Extinct genus of artiopodan

Thulaspis is an extinct genus of artiopodan arthropod from the Cambrian Stage 3 aged Sirius Passet site in Greenland. It is thought to be a close relative of Squamacula, and is possibly one of the most basal members of Artiopoda.

== Description ==
Thulaspsis was relatively large-sized. The largest specimen is about 8.7 cm wide and 12 cm long. The carapace is overall oval-shaped was convex and likely stiff in life, with a raised central axis. The head is broad and bears a pair of antennae, which have at least 20 rectangular segments, and likely two pairs of biramous (two branched) limbs.The body has 15 thoracic segments, which curve forwards in the first few segments, before becoming straight in the fourth and fifth segments, then increasingly posteriorly curved in subsequent segments. At least the first 11 thoracic segments are associated with pairs of biramous limbs. The biramous limbs have robust endopods (lower, leg-like branches), and flap-shaped exopods (upper branches).
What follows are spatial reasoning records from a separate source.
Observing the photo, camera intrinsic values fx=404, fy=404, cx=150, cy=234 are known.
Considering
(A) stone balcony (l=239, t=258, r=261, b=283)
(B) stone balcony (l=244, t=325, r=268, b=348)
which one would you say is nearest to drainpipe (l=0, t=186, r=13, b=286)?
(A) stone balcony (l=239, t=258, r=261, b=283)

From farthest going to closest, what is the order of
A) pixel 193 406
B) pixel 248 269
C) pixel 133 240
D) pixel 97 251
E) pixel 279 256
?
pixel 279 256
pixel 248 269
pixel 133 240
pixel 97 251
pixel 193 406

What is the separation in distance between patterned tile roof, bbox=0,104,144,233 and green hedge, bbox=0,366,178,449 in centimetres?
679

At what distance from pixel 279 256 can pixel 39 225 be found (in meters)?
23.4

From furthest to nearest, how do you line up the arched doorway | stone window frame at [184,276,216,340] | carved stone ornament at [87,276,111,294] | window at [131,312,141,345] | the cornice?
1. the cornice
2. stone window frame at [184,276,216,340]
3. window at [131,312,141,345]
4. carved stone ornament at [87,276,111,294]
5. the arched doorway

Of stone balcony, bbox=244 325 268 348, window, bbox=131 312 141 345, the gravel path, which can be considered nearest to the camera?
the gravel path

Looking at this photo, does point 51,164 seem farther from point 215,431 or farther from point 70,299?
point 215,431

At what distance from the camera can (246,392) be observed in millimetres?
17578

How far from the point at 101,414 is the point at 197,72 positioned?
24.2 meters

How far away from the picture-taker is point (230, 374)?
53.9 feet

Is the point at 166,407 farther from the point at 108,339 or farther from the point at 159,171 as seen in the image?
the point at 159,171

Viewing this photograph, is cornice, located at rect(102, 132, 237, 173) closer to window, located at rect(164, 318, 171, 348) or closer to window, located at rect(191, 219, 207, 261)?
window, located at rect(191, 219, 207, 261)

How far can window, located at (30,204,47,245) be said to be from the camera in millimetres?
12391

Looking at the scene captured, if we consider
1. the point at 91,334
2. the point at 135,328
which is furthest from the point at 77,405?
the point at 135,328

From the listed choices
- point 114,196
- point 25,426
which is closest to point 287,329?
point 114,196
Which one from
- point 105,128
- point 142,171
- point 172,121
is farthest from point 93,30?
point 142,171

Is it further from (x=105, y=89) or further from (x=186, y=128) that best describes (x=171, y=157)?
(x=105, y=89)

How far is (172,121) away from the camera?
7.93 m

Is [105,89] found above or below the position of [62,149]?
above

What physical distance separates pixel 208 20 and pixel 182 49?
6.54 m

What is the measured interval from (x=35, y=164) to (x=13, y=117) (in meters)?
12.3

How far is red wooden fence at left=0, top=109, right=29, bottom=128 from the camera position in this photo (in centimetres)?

The body terminates with a pygidium.

== Taxonomy ==
Thulaspsis has been consistently recovered as more closely related to the genus Squamacula that to other artiopods. However, their relationships to other artiopodans are unresolved, though analyses often recover the pair as close to the base of the group. Implied weights parsimony phylogeny after Berks et al. 2023.

== Ecology ==
Thulaspsis was likely a benthic animal that lived on the seafloor, though the flap-like exopods suggest that it was capable of short bursts of swimming when necessary. It likely consumed soft-bodied prey.